• [Task instructions]:
Print word for word the part of the album text below that starts with "Studio album by" and goes on through "by the RIAA.".

Studio album by Raydio
- Released: 1981
- Genre: R&B, funk, soul
- Length: 40:29
- Label: Arista
- Producer: Ray Parker Jr.

Raydio chronology
| Two Places at the Same Time (1980) | A Woman Needs Love (1981) |  |

= A Woman Needs Love =

A Woman Needs Love is an album by the American band Raydio, led by Ray Parker Jr., released in 1981 by Arista Records. It has been certified Gold in the US by the RIAA.

== Critical reception ==

The Village Voices Robert Christgau wrote, "Playing guitar, synthesizer, piano, and drums as well as his home bass, which doesn't sound like a lead instrument either, he serves up eight tunes that bump and/or swoon into ear and/or ass with undeniable and virtually unrecallable effectiveness. I like every one, really. But don't ask me which is which--or why it matters." Andy Kellman of AllMusic, remarked that A Woman Needs Love "was the first time Parker got the front sleeve to himself—a signal that he had become the focal point, even though Raydio was his baby from the beginning... As usual, RPJ's likable, sly, and affable nature makes the lesser material go down easy."

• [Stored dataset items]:

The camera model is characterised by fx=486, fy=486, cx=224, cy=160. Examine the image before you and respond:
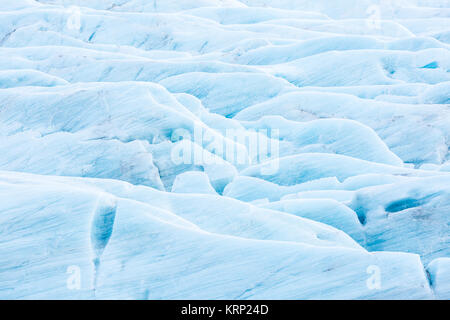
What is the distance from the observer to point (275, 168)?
631cm

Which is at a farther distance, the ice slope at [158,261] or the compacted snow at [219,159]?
the compacted snow at [219,159]

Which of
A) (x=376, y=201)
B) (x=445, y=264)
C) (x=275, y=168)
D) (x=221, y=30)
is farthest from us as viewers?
(x=221, y=30)

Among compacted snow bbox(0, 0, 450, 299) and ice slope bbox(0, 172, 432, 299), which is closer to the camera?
ice slope bbox(0, 172, 432, 299)

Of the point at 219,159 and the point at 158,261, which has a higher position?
the point at 158,261

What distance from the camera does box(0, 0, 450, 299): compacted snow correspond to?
392cm

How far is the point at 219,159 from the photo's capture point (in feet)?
21.4

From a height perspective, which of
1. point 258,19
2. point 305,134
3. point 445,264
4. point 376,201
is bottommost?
point 258,19

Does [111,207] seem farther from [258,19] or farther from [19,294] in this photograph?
[258,19]

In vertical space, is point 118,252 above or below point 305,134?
above

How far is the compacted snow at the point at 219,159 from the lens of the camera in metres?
3.92

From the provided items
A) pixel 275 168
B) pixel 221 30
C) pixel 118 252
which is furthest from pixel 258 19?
pixel 118 252

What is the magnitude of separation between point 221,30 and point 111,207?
8.82m

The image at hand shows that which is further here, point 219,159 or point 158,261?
point 219,159
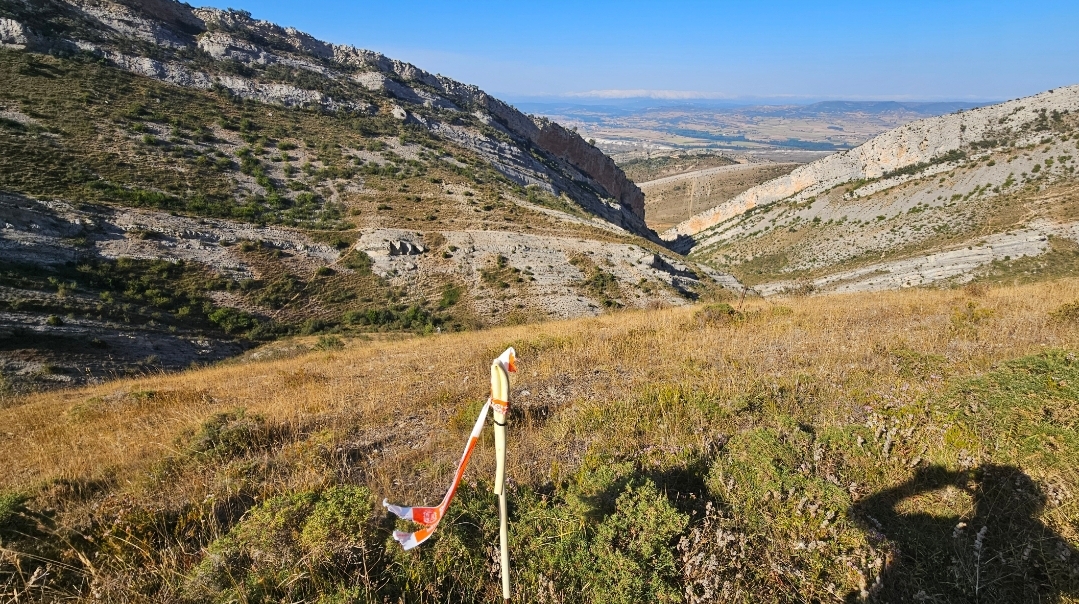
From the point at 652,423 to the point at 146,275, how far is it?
2499 cm

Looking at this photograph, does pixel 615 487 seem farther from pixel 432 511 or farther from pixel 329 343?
pixel 329 343

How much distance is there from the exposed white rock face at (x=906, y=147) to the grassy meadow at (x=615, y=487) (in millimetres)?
67628

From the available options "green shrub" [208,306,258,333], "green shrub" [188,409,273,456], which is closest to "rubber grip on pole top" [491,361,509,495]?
"green shrub" [188,409,273,456]

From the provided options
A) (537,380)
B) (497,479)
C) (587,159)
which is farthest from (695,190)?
(497,479)

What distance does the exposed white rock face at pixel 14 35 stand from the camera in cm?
3562

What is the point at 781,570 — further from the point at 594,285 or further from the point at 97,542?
the point at 594,285

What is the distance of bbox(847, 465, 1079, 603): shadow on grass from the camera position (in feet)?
9.93

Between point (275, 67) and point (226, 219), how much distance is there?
118 feet

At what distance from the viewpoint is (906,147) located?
64.4 m

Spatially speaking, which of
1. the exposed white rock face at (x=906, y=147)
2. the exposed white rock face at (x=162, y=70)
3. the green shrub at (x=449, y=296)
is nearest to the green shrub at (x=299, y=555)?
the green shrub at (x=449, y=296)

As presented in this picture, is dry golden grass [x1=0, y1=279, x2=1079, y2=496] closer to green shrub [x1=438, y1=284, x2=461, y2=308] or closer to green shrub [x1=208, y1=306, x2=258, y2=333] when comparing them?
green shrub [x1=208, y1=306, x2=258, y2=333]

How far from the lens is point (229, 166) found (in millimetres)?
32281

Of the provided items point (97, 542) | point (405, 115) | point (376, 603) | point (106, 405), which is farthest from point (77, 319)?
point (405, 115)

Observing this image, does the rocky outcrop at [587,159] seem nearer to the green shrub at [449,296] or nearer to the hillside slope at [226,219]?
the hillside slope at [226,219]
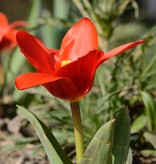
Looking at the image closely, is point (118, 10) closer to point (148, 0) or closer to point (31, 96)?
point (31, 96)

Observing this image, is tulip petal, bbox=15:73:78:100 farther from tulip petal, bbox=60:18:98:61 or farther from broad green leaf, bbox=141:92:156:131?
broad green leaf, bbox=141:92:156:131

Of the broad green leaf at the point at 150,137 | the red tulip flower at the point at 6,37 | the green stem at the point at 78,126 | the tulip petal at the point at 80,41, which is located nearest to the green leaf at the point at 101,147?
the green stem at the point at 78,126

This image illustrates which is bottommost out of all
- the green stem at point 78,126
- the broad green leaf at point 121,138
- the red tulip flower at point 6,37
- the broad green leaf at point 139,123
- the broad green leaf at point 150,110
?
the broad green leaf at point 139,123

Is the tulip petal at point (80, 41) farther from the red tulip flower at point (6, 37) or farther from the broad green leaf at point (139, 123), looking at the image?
the red tulip flower at point (6, 37)

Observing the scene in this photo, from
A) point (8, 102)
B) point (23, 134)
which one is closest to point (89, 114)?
point (23, 134)

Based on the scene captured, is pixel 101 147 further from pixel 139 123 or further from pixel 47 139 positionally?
pixel 139 123

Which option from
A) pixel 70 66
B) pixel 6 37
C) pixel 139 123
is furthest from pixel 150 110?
pixel 6 37
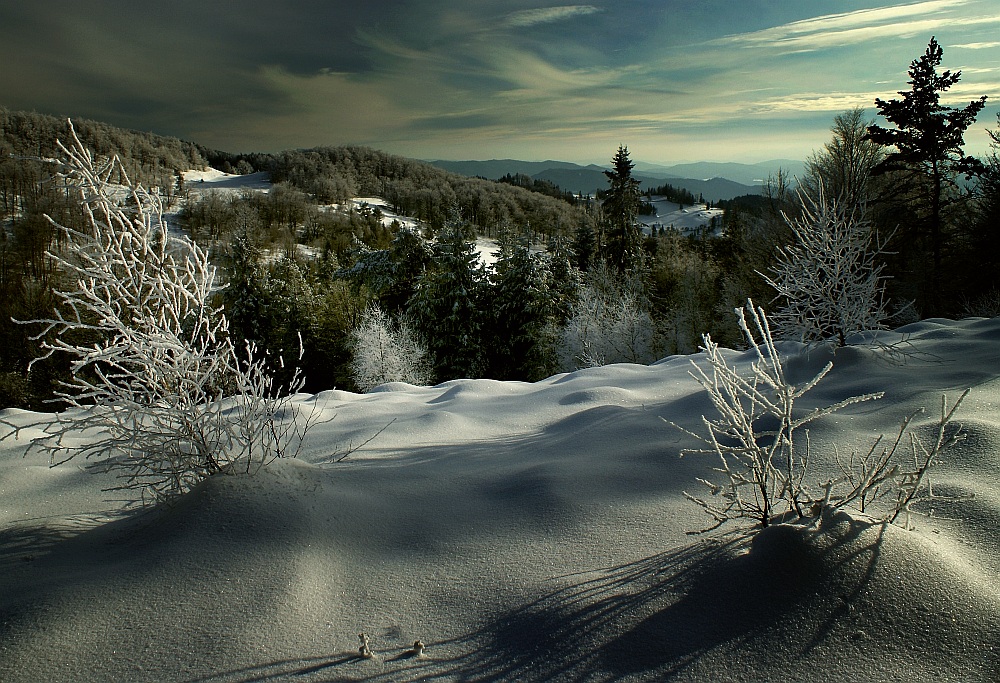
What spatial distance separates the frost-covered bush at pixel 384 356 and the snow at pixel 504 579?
57.4 feet

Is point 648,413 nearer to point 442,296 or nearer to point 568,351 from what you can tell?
point 568,351

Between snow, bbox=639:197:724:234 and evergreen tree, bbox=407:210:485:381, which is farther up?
snow, bbox=639:197:724:234

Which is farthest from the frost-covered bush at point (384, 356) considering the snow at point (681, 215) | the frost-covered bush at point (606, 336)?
the snow at point (681, 215)

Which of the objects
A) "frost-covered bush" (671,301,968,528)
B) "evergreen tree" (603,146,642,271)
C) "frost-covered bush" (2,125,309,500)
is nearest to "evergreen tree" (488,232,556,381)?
"evergreen tree" (603,146,642,271)

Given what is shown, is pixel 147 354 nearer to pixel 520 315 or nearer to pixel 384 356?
pixel 384 356

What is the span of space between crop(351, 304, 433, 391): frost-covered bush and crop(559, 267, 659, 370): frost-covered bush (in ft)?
20.8

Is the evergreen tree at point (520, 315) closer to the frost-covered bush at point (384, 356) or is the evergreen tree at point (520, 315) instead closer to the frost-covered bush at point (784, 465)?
the frost-covered bush at point (384, 356)

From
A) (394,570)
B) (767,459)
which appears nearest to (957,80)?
(767,459)

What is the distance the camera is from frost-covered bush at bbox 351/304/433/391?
2173cm

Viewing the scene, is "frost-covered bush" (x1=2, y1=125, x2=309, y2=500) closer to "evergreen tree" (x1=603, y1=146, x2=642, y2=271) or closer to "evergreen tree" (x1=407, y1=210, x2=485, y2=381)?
"evergreen tree" (x1=407, y1=210, x2=485, y2=381)

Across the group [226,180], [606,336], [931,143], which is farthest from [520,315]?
[226,180]

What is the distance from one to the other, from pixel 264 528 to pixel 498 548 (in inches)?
53.1

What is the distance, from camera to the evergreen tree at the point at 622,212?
32.7 m

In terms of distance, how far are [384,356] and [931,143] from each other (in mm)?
20899
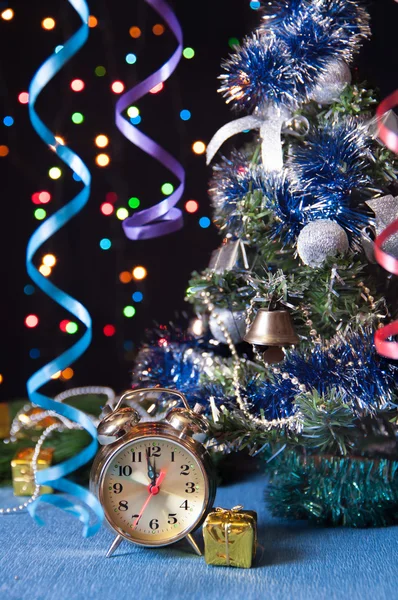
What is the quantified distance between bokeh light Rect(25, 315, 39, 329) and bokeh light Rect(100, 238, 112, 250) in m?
0.29

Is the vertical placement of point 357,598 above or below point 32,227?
below

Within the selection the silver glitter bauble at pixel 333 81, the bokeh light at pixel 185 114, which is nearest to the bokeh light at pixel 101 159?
the bokeh light at pixel 185 114

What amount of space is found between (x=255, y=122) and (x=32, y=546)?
94 centimetres

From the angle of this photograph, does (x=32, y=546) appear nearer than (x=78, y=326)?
Yes

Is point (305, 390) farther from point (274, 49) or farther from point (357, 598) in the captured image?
point (274, 49)

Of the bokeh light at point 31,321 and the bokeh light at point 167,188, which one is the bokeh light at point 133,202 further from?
the bokeh light at point 31,321

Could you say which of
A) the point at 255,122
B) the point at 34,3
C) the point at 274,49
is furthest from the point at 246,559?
the point at 34,3

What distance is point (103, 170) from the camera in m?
2.27

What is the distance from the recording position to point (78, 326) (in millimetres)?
2322

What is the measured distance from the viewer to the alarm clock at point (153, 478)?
1408mm

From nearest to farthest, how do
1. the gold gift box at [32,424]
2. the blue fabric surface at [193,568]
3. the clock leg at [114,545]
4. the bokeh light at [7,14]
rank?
the blue fabric surface at [193,568]
the clock leg at [114,545]
the gold gift box at [32,424]
the bokeh light at [7,14]

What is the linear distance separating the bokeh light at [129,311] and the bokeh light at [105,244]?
0.19 meters

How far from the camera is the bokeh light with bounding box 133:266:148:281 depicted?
2.31 metres

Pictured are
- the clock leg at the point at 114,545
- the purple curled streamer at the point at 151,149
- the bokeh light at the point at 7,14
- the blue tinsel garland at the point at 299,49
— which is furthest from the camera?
the bokeh light at the point at 7,14
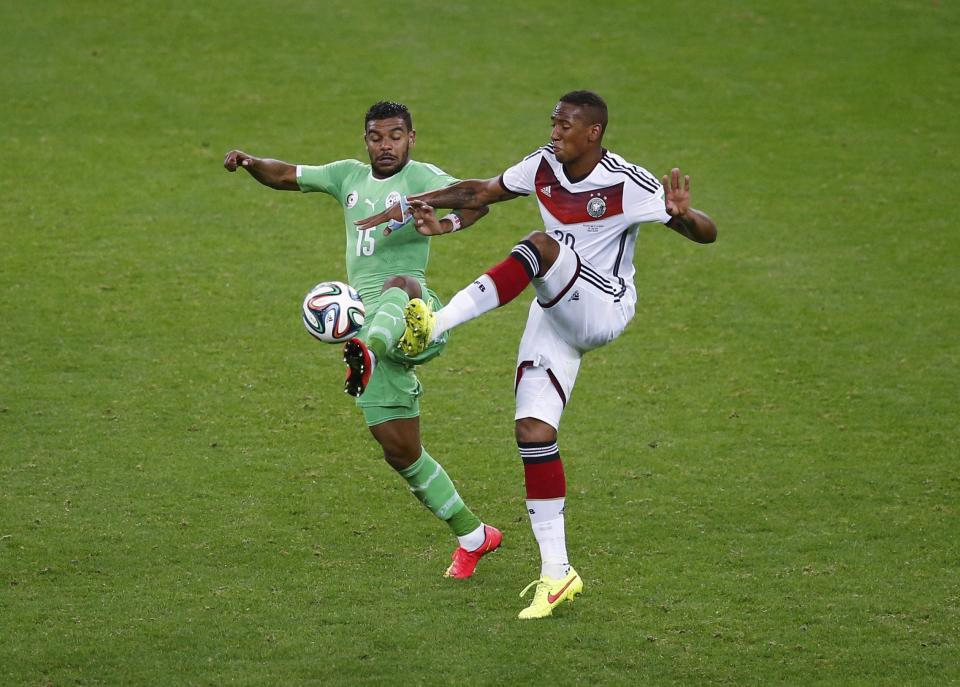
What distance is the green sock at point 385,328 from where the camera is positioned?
692 cm

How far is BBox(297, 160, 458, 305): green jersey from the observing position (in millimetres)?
7754

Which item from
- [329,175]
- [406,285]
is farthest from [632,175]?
[329,175]

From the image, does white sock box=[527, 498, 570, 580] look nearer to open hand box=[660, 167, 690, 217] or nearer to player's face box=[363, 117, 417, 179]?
open hand box=[660, 167, 690, 217]

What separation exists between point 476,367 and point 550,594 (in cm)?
433

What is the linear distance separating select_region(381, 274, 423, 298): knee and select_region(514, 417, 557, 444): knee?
39.7 inches

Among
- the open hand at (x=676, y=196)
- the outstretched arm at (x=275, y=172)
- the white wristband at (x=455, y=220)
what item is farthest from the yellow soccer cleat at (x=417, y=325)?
the outstretched arm at (x=275, y=172)

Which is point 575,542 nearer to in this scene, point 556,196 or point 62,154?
point 556,196

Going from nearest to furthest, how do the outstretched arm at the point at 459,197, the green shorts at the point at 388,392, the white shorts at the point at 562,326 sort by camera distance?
the white shorts at the point at 562,326 < the outstretched arm at the point at 459,197 < the green shorts at the point at 388,392

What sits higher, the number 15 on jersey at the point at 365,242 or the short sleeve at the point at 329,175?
the short sleeve at the point at 329,175

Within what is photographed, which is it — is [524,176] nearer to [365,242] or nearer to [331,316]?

• [Solved problem]:
Studio album by Raydio
- Released: 1981
- Genre: R&B, funk, soul
- Length: 40:29
- Label: Arista
- Producer: Ray Parker Jr.

Raydio chronology
| Two Places at the Same Time (1980) | A Woman Needs Love (1981) |  |

= A Woman Needs Love =

A Woman Needs Love is an album by the American band Raydio, led by Ray Parker Jr., released in 1981 by Arista Records. It has been certified Gold in the US by the RIAA.